The judge ruled that the ban violates the Immigration and Nationality Act

In Washington, D.C. yesterday, a federal judge threw out the Trump administration policy that bars migrants who illegally cross the border from seeking asylum. He says the ban violates the Immigration and Nationality Act.

Trump initially issued the “asylum ban” in November last year in direct response to the migrant caravans he used as a hot-button issue to rile up his base ahead of the mid-term elections. It aimed to temporarily ban migrants crossing into the U.S. through the southern border from seeking asylum outside “official ports of entry.”

Well, District Judge Randolph Moss proved he isn’t having any of that nonsense and pushed back on the Trump administration’s illegal policy in his response. “Aliens have a statutory right to seek asylum regardless of whether they enter the United States at a designated port of entry, and defendants may not extinguish that statutory right by regulation or proclamation.”
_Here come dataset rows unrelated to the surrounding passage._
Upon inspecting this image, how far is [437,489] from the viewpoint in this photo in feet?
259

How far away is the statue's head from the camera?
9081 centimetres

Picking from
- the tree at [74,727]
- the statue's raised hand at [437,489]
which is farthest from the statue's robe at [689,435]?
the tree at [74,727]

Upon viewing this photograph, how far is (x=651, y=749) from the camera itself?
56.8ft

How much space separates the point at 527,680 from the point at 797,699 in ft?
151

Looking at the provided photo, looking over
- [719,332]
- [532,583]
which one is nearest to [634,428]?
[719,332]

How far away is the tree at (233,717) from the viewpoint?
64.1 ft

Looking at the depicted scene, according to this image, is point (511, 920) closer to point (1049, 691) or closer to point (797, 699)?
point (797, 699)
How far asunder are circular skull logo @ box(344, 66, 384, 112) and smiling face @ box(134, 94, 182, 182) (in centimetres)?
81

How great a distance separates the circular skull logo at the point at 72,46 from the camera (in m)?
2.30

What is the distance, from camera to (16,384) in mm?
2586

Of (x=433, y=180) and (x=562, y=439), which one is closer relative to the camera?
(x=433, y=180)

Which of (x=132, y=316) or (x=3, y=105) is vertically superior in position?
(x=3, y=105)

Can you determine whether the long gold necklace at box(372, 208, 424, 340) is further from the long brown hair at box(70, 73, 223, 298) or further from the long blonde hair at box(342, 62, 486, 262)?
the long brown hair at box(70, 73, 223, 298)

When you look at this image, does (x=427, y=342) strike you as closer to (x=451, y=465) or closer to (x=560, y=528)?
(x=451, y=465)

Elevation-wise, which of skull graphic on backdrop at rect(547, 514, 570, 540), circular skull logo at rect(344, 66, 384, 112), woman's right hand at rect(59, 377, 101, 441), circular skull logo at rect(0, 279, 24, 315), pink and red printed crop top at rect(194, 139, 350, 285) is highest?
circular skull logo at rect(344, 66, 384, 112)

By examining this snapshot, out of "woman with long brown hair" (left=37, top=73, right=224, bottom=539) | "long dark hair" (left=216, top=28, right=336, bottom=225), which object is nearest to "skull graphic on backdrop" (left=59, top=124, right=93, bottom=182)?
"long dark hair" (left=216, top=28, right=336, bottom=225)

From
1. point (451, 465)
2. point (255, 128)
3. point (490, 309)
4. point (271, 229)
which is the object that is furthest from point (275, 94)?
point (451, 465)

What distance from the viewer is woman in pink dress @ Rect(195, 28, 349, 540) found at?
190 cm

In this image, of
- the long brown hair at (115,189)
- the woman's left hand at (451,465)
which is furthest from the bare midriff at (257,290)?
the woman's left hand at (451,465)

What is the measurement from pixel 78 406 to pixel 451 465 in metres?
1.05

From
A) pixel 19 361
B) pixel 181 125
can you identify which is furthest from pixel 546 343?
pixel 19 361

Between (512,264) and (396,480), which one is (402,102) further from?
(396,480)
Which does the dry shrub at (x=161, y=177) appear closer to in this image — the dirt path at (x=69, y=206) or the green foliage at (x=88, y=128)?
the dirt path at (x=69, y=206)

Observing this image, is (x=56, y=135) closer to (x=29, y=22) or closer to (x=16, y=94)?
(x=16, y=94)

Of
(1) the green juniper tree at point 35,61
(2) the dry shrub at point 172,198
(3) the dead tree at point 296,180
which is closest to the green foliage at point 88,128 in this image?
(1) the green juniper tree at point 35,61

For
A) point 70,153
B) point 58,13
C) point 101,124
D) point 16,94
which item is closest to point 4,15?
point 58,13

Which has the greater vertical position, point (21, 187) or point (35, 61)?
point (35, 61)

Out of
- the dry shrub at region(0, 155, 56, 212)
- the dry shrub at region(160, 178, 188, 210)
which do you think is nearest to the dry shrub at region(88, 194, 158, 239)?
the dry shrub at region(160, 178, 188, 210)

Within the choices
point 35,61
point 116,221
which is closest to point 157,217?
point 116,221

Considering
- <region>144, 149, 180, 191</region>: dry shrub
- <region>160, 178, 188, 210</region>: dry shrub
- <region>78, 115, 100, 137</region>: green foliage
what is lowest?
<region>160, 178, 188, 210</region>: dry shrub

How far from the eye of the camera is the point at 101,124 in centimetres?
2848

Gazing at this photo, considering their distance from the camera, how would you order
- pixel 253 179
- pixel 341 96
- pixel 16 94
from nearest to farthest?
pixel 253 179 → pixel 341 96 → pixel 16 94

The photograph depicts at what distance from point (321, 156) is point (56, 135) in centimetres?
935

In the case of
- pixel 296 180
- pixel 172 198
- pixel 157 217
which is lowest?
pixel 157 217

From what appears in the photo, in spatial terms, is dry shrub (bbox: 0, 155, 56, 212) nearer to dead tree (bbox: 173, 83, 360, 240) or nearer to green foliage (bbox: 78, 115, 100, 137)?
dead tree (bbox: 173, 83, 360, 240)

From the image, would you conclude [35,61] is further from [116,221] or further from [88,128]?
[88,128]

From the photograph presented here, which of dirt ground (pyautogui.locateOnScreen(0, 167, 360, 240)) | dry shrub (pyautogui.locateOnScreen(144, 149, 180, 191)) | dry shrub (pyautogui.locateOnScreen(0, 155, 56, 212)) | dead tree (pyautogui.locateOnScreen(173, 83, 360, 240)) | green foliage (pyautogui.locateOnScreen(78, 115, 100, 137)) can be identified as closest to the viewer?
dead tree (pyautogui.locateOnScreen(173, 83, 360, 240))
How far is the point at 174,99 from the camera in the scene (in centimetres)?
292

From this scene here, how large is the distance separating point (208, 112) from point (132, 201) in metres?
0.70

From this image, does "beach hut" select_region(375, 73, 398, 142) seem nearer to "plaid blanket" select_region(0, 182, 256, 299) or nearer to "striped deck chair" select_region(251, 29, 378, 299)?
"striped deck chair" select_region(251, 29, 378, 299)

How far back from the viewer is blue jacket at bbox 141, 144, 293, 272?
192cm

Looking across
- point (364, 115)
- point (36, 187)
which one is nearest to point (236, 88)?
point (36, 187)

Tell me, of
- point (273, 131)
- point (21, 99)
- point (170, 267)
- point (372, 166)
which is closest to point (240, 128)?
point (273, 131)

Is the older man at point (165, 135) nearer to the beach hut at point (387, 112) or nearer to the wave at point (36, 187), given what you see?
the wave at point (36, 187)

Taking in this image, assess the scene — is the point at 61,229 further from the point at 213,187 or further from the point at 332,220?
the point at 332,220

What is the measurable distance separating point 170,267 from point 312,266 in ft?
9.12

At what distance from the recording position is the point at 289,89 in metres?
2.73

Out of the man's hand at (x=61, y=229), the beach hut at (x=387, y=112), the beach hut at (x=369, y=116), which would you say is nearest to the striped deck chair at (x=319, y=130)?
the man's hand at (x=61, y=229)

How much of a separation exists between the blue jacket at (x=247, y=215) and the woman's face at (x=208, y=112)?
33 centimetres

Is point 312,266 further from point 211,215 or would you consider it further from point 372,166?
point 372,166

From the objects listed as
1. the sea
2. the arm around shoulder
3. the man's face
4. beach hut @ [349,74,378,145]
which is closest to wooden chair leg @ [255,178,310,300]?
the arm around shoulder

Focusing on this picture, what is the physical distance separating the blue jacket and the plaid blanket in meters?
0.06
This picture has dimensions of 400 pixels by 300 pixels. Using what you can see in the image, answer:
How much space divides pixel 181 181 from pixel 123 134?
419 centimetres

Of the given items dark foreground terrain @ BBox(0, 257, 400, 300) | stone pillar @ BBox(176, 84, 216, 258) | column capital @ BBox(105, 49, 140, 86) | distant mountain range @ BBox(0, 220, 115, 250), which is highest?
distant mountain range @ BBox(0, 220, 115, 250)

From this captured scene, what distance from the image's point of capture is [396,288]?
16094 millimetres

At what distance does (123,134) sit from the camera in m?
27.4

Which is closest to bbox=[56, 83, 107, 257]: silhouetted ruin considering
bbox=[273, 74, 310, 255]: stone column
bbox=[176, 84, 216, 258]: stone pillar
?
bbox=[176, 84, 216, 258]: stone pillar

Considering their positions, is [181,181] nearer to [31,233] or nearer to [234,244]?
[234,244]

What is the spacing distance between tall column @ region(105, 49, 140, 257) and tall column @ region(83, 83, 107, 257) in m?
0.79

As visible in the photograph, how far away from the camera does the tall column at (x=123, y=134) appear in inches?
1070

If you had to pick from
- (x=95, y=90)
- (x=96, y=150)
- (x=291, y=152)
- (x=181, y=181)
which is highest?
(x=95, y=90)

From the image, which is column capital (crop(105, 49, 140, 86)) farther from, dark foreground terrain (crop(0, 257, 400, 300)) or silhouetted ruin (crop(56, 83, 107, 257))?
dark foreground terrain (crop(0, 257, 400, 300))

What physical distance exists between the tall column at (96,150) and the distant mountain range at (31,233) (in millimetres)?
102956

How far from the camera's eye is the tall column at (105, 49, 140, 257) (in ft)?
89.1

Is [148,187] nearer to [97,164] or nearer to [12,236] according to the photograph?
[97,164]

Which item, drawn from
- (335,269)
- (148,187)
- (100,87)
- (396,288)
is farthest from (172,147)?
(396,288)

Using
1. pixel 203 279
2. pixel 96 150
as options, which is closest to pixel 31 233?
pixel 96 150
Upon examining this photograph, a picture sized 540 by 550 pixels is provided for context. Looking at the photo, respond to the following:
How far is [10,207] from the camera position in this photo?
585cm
When the ban was initially proposed last year, another federal judge blocked the administration from being able to enforce the ban — but that didn’t stop it from having an effect on migrants, since it was only able to be blocked through December of 2018 after the Trump administration appealed the ruling.

Recently, the administration has expanded its policy of requiring some asylum seekers to await their immigration hearings in Mexico. This limits the number of asylum-seekers who can enter a port of entry for processing, and has dramatically limited the ability of Central American migrants to claim asylum once they enter the United States via Mexico. As of this summer, the policy was a near-total ban on asylum-seeking. Which is as racist as it is unconstitutional.

“Today’s decision is a big deal for what it portends — that the administration’s new asylum policy is likely to be wiped off the books,” said Steve Vladeck, professor at the University of Texas School of Law, tells CNN. “But its practical impact will be more modest, because the policy was already on hold thanks to a nationwide injunction against it from a California court — one that the Supreme Court, by a 5-4 vote, refused to stay last December.”

The Trump administration has taken a number of measures to curtail asylum seekers, saying a majority of claims are “fraudulent.” Immigrant rights advocates are pleased with the latest decision, seeing it as a resounding defeat for the Trump administration that will save lives.

“This decision is significant not only for the bona fide refugees who would have otherwise been denied the right to seek asylum under the illegal rule, but it gives us hope that future attacks on asylum-seekers will meet the same fate,” Keren Zwick of the National Immigrant Justice Center says.